Update the listing below by replacing "grey hoodie" with "gray sweatshirt" everywhere it occurs, leaving all other text unchanged. Omit the pictures from your answer.

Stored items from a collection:

##########

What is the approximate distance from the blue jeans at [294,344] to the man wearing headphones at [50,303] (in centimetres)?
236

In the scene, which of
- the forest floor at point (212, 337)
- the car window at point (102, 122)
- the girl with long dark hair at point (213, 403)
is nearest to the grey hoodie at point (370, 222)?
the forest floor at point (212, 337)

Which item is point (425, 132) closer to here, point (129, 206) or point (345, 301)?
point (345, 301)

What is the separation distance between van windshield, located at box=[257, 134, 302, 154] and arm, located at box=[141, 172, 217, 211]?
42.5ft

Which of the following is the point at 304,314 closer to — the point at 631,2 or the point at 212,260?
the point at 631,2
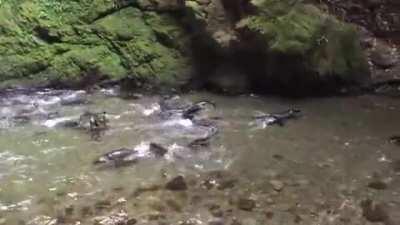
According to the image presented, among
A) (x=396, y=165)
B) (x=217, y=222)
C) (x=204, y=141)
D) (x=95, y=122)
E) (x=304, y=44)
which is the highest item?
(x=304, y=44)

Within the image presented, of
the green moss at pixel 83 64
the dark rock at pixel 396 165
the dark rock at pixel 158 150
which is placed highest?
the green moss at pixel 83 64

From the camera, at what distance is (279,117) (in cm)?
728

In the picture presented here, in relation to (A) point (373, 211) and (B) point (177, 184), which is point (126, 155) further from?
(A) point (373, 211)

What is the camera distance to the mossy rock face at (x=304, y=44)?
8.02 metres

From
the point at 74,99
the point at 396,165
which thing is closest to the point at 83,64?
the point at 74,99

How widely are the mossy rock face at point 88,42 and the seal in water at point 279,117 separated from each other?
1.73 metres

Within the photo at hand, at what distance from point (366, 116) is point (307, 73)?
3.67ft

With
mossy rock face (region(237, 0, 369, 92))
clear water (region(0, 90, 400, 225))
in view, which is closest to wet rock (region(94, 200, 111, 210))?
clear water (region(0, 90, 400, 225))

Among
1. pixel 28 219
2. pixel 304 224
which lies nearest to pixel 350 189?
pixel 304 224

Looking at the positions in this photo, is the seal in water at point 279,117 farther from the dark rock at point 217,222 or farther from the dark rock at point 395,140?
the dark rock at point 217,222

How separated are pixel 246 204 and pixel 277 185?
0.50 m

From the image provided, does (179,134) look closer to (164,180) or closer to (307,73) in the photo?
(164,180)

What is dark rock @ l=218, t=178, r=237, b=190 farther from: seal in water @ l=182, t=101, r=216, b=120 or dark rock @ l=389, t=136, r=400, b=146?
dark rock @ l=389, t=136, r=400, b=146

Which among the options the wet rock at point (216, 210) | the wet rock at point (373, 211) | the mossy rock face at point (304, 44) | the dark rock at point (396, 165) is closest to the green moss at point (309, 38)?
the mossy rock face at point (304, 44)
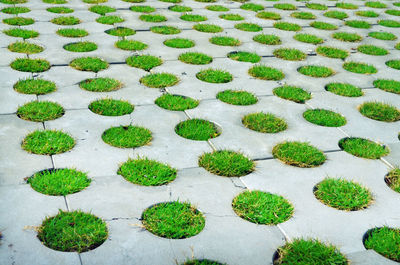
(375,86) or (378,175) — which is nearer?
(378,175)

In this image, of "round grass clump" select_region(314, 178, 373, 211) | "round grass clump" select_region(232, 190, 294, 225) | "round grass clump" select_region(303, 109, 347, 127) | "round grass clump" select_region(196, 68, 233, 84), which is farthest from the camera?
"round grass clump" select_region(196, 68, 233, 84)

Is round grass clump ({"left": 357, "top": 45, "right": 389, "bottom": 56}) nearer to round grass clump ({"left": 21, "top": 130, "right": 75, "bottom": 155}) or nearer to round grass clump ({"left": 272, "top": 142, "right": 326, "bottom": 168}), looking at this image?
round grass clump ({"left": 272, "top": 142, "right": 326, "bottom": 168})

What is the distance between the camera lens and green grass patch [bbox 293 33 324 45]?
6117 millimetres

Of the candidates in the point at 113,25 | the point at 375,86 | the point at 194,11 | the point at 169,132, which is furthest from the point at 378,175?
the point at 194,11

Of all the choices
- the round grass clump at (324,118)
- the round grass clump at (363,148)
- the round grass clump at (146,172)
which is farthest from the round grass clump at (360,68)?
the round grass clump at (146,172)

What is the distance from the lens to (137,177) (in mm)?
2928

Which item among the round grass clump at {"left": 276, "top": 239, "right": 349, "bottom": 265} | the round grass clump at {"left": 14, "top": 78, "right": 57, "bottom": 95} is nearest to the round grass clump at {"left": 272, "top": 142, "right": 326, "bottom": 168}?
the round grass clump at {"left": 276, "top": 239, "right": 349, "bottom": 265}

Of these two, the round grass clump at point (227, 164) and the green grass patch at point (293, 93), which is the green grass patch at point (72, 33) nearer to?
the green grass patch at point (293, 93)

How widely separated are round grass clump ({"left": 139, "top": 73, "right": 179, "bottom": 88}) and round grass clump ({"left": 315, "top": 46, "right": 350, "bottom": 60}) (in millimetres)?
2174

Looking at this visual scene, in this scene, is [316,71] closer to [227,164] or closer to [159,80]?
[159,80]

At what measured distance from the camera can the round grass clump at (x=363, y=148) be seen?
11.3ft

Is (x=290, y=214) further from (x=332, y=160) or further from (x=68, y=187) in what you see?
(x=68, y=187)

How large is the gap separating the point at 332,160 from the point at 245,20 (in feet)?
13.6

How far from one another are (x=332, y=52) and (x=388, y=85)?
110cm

##########

**Answer to the problem**
What is the approximate distance from the blue jeans at [294,344] to the man wearing headphones at [50,303] (in centimetres)?
236

In the scene, which of
- the forest floor at point (212, 337)
- the car window at point (102, 122)
- the girl with long dark hair at point (213, 403)
is nearest to the gray sweatshirt at point (370, 222)?
the forest floor at point (212, 337)

Which item is point (425, 132) closer to here, point (129, 206) or point (345, 301)?
point (345, 301)

What is the separation distance between van windshield, located at box=[257, 134, 302, 154] and arm, located at box=[141, 172, 217, 211]?
42.5ft

Which of the following is the point at 304,314 closer to — the point at 631,2 or the point at 212,260?
the point at 631,2
According to the image presented, among
A) (x=396, y=165)
B) (x=217, y=222)
C) (x=204, y=141)
D) (x=95, y=122)
E) (x=304, y=44)
which is the highest item?
(x=304, y=44)

Within the image presented, of
the green moss at pixel 83 64
the dark rock at pixel 396 165
the dark rock at pixel 158 150
which is placed highest?
the green moss at pixel 83 64

From the camera, at what distance is (279,117) (in cm)?
728

In the picture presented here, in relation to (A) point (373, 211) and (B) point (177, 184), which is point (126, 155) further from?
(A) point (373, 211)

What is the camera distance to the mossy rock face at (x=304, y=44)?
8.02 metres

From
the point at 74,99
the point at 396,165
which thing is closest to the point at 83,64?
the point at 74,99

How widely are the mossy rock face at point 88,42 and the seal in water at point 279,117 separated from each other?
1.73 metres

Within the photo at hand, at what distance from point (366, 116) is point (307, 73)?
3.67ft

With
mossy rock face (region(237, 0, 369, 92))
clear water (region(0, 90, 400, 225))
in view, which is closest to wet rock (region(94, 200, 111, 210))?
clear water (region(0, 90, 400, 225))

Among
1. pixel 28 219
2. pixel 304 224
which lies nearest to pixel 350 189?
pixel 304 224

Looking at the positions in this photo, is the seal in water at point 279,117 farther from the dark rock at point 217,222 or farther from the dark rock at point 395,140?
the dark rock at point 217,222

How separated are pixel 246 204 and pixel 277 185?
0.50 m

From the image provided, does (179,134) look closer to (164,180) or closer to (307,73) in the photo?
(164,180)

What is dark rock @ l=218, t=178, r=237, b=190 farther from: seal in water @ l=182, t=101, r=216, b=120 or dark rock @ l=389, t=136, r=400, b=146?
dark rock @ l=389, t=136, r=400, b=146

Which among the options the wet rock at point (216, 210) | the wet rock at point (373, 211) | the mossy rock face at point (304, 44) | the dark rock at point (396, 165) is closest to the green moss at point (309, 38)?
the mossy rock face at point (304, 44)
(375,86) or (378,175) — which is nearer?
(378,175)

In this image, of "round grass clump" select_region(314, 178, 373, 211) | "round grass clump" select_region(232, 190, 294, 225) | "round grass clump" select_region(303, 109, 347, 127) | "round grass clump" select_region(196, 68, 233, 84), which is farthest from the camera?
"round grass clump" select_region(196, 68, 233, 84)

Is round grass clump ({"left": 357, "top": 45, "right": 389, "bottom": 56}) nearer to round grass clump ({"left": 21, "top": 130, "right": 75, "bottom": 155}) or nearer to round grass clump ({"left": 272, "top": 142, "right": 326, "bottom": 168}), looking at this image?
round grass clump ({"left": 272, "top": 142, "right": 326, "bottom": 168})

What is the distance between the camera lens and green grass patch [bbox 293 33 324 45]?
6117 millimetres

Of the candidates in the point at 113,25 | the point at 375,86 | the point at 194,11 | the point at 169,132, which is furthest from the point at 378,175?
the point at 194,11

Of all the choices
- the round grass clump at (324,118)
- the round grass clump at (363,148)
- the round grass clump at (146,172)
which is farthest from the round grass clump at (360,68)?
the round grass clump at (146,172)

What is the distance from the lens to (137,177) (in mm)?
2928

Which item among the round grass clump at {"left": 276, "top": 239, "right": 349, "bottom": 265} | the round grass clump at {"left": 14, "top": 78, "right": 57, "bottom": 95} is nearest to the round grass clump at {"left": 272, "top": 142, "right": 326, "bottom": 168}?
the round grass clump at {"left": 276, "top": 239, "right": 349, "bottom": 265}

Of these two, the round grass clump at point (227, 164) and the green grass patch at point (293, 93), which is the green grass patch at point (72, 33) nearer to?
the green grass patch at point (293, 93)

How widely separated are round grass clump ({"left": 139, "top": 73, "right": 179, "bottom": 88}) and round grass clump ({"left": 315, "top": 46, "right": 350, "bottom": 60}) (in millimetres)?
2174

Looking at this visual scene, in this scene, is [316,71] closer to [227,164] or closer to [159,80]?
[159,80]

At what measured distance from the camera can the round grass clump at (x=363, y=148) be seen?
11.3ft

Is (x=290, y=214) further from (x=332, y=160) or further from (x=68, y=187) in what you see?
(x=68, y=187)

How large is the gap separating the point at 332,160 from the point at 245,20 (in feet)?
13.6

How far from one another are (x=332, y=52) and (x=388, y=85)?
110cm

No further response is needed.